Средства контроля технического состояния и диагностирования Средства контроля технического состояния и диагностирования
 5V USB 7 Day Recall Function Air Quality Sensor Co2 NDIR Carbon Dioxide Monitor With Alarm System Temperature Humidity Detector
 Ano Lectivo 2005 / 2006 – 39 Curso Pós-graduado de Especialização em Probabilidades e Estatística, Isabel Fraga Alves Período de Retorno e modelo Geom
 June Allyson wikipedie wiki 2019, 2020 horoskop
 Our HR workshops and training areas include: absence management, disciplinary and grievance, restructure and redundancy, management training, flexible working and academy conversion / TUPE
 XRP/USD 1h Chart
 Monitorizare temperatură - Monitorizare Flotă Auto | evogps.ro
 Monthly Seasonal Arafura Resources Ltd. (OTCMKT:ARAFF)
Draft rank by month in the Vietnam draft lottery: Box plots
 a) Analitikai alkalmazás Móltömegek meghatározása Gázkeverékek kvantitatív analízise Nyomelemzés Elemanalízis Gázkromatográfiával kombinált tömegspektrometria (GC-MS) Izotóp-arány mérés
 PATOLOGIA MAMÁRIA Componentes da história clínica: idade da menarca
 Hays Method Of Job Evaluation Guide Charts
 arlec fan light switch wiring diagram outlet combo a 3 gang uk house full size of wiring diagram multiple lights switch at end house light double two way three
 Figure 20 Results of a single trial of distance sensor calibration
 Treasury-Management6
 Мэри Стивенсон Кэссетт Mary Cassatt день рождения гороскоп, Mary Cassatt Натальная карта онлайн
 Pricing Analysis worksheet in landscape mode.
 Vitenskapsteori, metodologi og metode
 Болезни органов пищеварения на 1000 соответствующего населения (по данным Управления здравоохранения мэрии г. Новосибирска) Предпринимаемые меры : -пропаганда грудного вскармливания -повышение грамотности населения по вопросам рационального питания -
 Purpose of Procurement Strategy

**What you need to do:**
Set down, exactly as written, each line of the data from its opening line through the one containing "Hays Method Of Job Evaluation Guide Charts". Output nothing more.

**Written answer:**
Средства контроля технического состояния и диагностирования Средства контроля технического состояния и диагностирования
 5V USB 7 Day Recall Function Air Quality Sensor Co2 NDIR Carbon Dioxide Monitor With Alarm System Temperature Humidity Detector
 Ano Lectivo 2005 / 2006 – 39 Curso Pós-graduado de Especialização em Probabilidades e Estatística, Isabel Fraga Alves Período de Retorno e modelo Geom
 June Allyson wikipedie wiki 2019, 2020 horoskop
 Our HR workshops and training areas include: absence management, disciplinary and grievance, restructure and redundancy, management training, flexible working and academy conversion / TUPE
 XRP/USD 1h Chart
 Monitorizare temperatură - Monitorizare Flotă Auto | evogps.ro
 Monthly Seasonal Arafura Resources Ltd. (OTCMKT:ARAFF)
Draft rank by month in the Vietnam draft lottery: Box plots
 a) Analitikai alkalmazás Móltömegek meghatározása Gázkeverékek kvantitatív analízise Nyomelemzés Elemanalízis Gázkromatográfiával kombinált tömegspektrometria (GC-MS) Izotóp-arány mérés
 PATOLOGIA MAMÁRIA Componentes da história clínica: idade da menarca
 Hays Method Of Job Evaluation Guide Charts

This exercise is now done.